London, 1985. 72'000 Menschen füllen das legendäre Wembley Stadion.
Da steht ein Mann in weissen Jeans und Unterhemd. Er singt mit dem Publikum. Sie singen keinen Song. Sie machen typische Aufwärmübungen, wie sie Sänger gerne vor einer Show machen. Der Mann, dem ein ganzes Stadion hörig ist, heisst Freddie Mercury.

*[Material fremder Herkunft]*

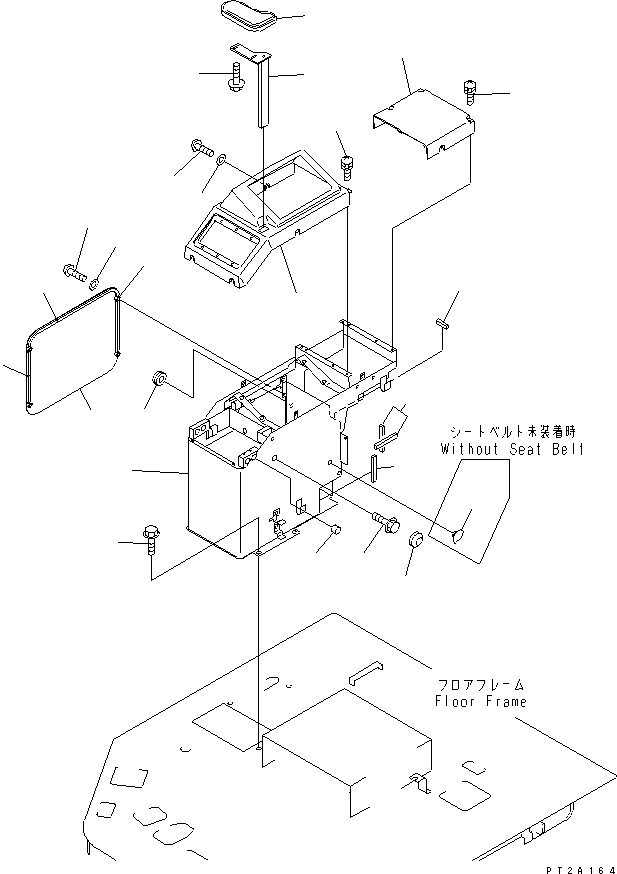 シートベルト未装着時
Without Seat Belt

フロアフレーム
Floor Frame

PT2A164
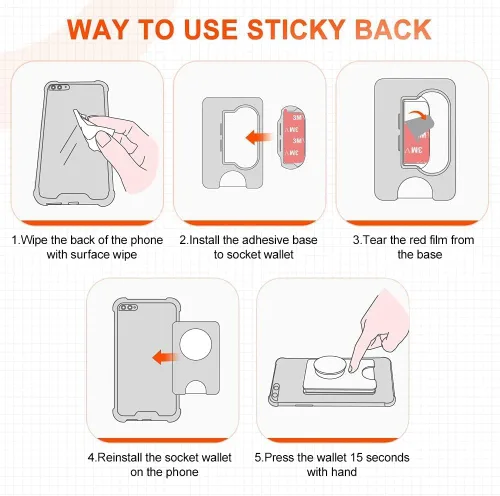 WAY TO USE STICKY BACK

3M
3M
3M
3M

1.Wipe the back of the phone with surface wipe

2.Install the adhesive base to socket wallet

3.Tear the red film from the base

4.Reinstall the socket wallet on the phone

5.Press the wallet 15 seconds with hand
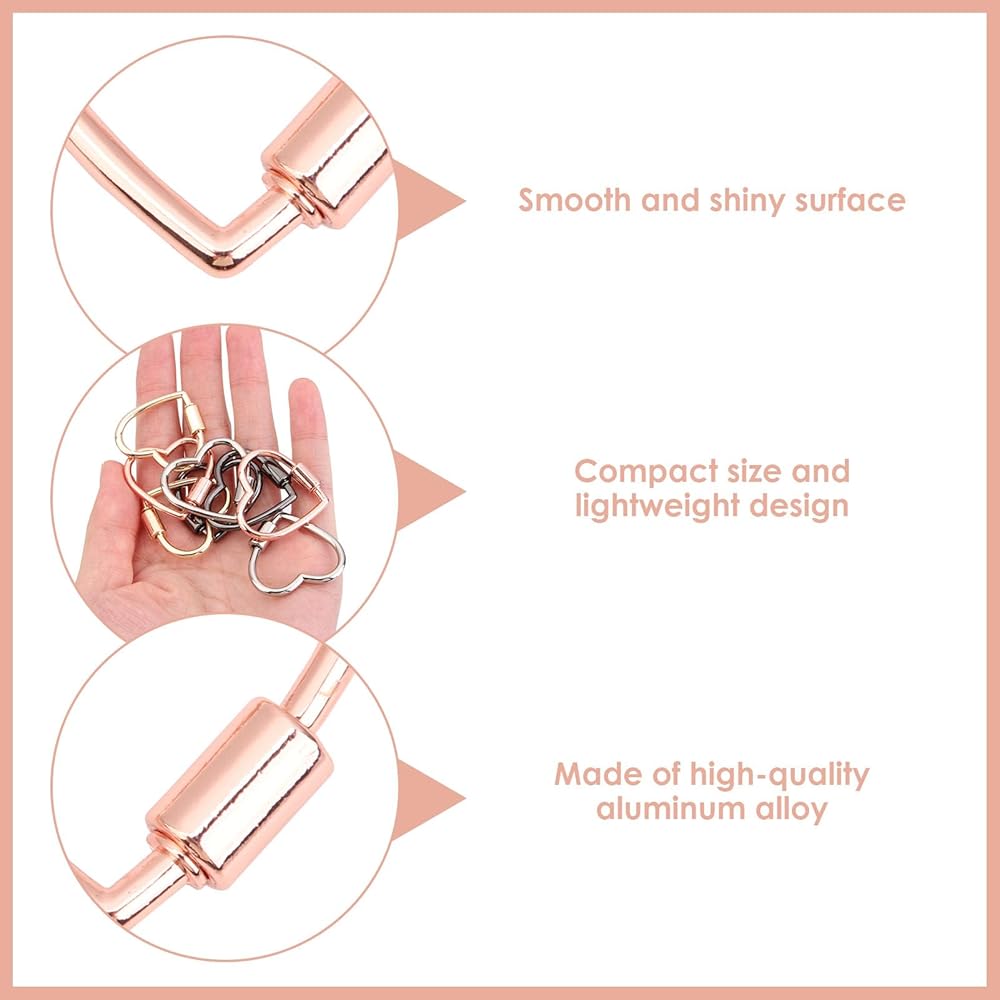 Smooth and shiny surface

Compact size and lightweight design

Made of high-quality aluminum alloy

Queens 20-minütiger Live Aid-Auftritt hat auch heute nichts von seiner elektrisierenden Wirkung und Strahlkraft verloren. Das Konzert war ein Jahr vor meiner Geburt (jepp, richtig gerechnet. Das Ding ist über dreissig Jahre her!). Und doch: Wenn ich mir heute TV-Aufnahmen dieser Show ansehe, dann bin auch ich gefesselt von dieser einzigartigen Performance. Mercury fegt über die Bühne, als wäre es sein letztes Mal.
Dreissig Jahre später
Freddie Mercurys Einfluss als Songschreiber, Sänger und Entertainer ist bis heute spürbar. Stars wie Dave Grohl, Matthew Bellamy von Muse oder Brandon Flowers von The Killers nennen den Sänger als grösstes Vorbild, wichtiger musikalischer Einfluss und unumstössliche Ikone. Das geht sogar soweit, dass Muse für die Olympischen Sommerspiele 2012 in London aus Versehen einen Queen Song schrieben.

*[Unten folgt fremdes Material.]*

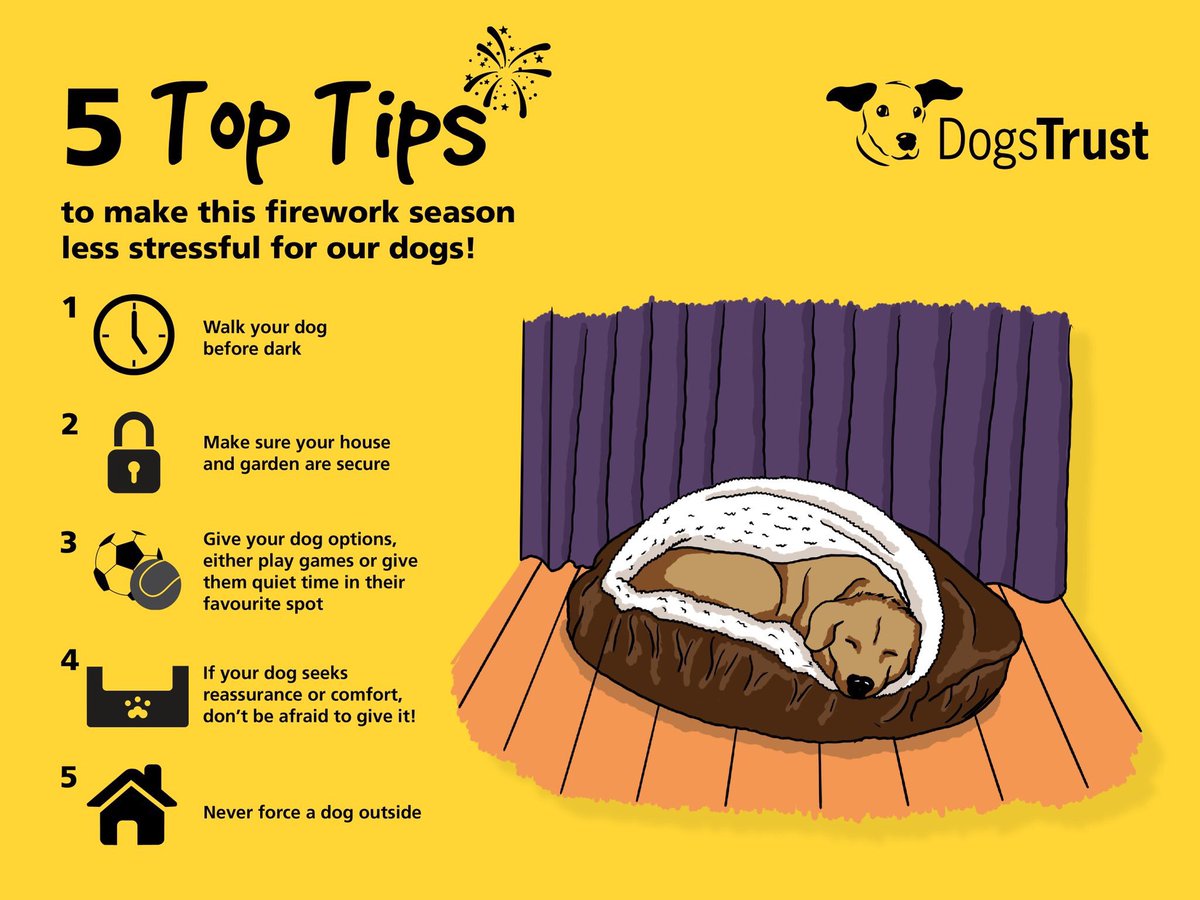 5 Top Tips

DogsTrust

to make this firework season less stressful for our dogs!

1 Walk your dog before dark

2 Make sure your house and garden are secure

3 Give your dog options, either play games or give them quiet time in their favourite spot

4 If your dog seeks reassurance or comfort, don't be afraid to give it!

5 Never force a dog outside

Was Freddie Mercury meiner Meinung nach so einzigartig machte, ist nicht sein beeindruckender Stimmumfang (oder der ebenfalls beeindruckende Schnauzer). Es war Mercurys Fähigkeit, innerhalb der Songs und auf der Bühne eine Theatralik an den Tag zu legen, welche weder lächerlich noch übertrieben wirkte. Keine Geste war zu gross! Was daran lag, dass Freddie Mercury dieser Theatralik stets ein gesundes Mass an Ironie, Humor und Schalk entgegenzusetzen verstand. Ganz ehrlich: Die meisten grossen Stars nehmen sich heute viel zu ernst.
Ein Entertainer, nicht von dieser Welt
Grosse, extravagante Entertainer gibt es nur noch wenige. Robbie Williams ist einer dieser aussterbenden Garde. Lady Gaga zählt auch dazu - sogar ihr Name ist von einem Queen Song inspiriert (Radio Ga Ga). Nur werden sie es nie auf eine Stufe mit Mercury schaffen. Mir ist natürlich bewusst, dass der Mythos Freddie Mercury zu einer Zeit entstand, als Internet noch ein Fremdwort war. Keine Facebook-Videos an die Fans. Keine intimen Instagram-Einblicke. Die einzige «Nähe» zu einem Star entstand live an einem Konzert.
Grosse Popstars hatten etwas Magisches, Unantastbares: Man kannte sie nur aus Magazinen und allenfalls Musikvideos (welche damals noch in den Kinderschuhen steckten). Betraten sie die Bühne, war das aufregend und magisch. Und genau diese Magie reicherte Mercury mit einer zentnerschweren Bühnen-Persönlichkeit an, wie sie kein Zweiter besass. Eine, die uns auch fünfundzwanzig Jahre nach seinem Tod noch immer fasziniert. Für mich ist klar: Einen wie IHN wird es nie mehr geben!